Beaucoup trop. C’est tabou aussi bien auprès des enfants que des familles. L’inceste, ça existe pourtant plus qu’on ne le croit. Or, on ne doit pas avoir confiance à 100 % envers quelqu’un, il faut garder une certaine méfiance.

Moi, je suis fille unique et j’étais seule à porter ce fardeau. Quand j’ai révélé les faits, ma famille est tombée des nues, et j’ai eu de la chance qu’elle me croie et qu’elle me soutienne. En fait, il n’est jamais trop tard pour parler, même des années après. Il ne faut surtout pas se murer dans le silence et c’est très bien que le délai de prescription ait été augmenté. Il ne devrait d’ailleurs pas y avoir de prescription du tout.

Avant le procès, vous avez témoigné dans Crimes, sur NRJ12. C’était une étape importante pour vous ?

Oui. Au départ, j’ai fait cela pour moi. Mais mes parents ont vu l’émission, qui reprenait des termes crus. Finalement, cela nous a beaucoup aidés pour la préparation du procès. Je continuerai à témoigner. D’ailleurs, je suis en train de terminer un livre qui s’appelle Emprisonnée, libérée. L’écriture permet effectivement de libérer ce qui est enfoui en vous. Je cherche actuellement un éditeur.

▶ _CONSIGNE 1_
Indiquez si chacune des affirmations suivantes concorde avec l'extrait, en répondant par oui ou par non et en citant mot pour mot les termes décisifs : (a) la personne interrogée a des frères et sœurs ; (b) selon la personne interrogée, il ne devrait y avoir aucune prescription ; (c) le livre en cours d'écriture a déjà trouvé un éditeur.
▶ _CONSIGNE 2_
Recopiez fidèlement le passage de l'extrait qui commence par « Beaucoup trop. C’est » et se termine par « une certaine méfiance. ».
Aucune des données n'est utile pour ce travail.

▶ _DONNÉES_
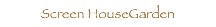  Screen HouseGarden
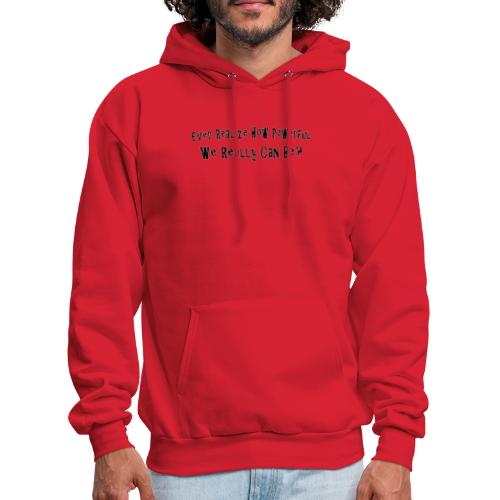 Ever realize how powerful we can really be - Men's Hoodie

▶ _RÉPONSE 1_
(a) Non : « Moi, je suis fille unique ».
(b) Oui : « Il ne devrait d’ailleurs pas y avoir de prescription du tout. »
(c) Non : « Je cherche actuellement un éditeur. »

▶ _RÉPONSE 2_
Beaucoup trop. C’est tabou aussi bien auprès des enfants que des familles. L’inceste, ça existe pourtant plus qu’on ne le croit. Or, on ne doit pas avoir confiance à 100 % envers quelqu’un, il faut garder une certaine méfiance.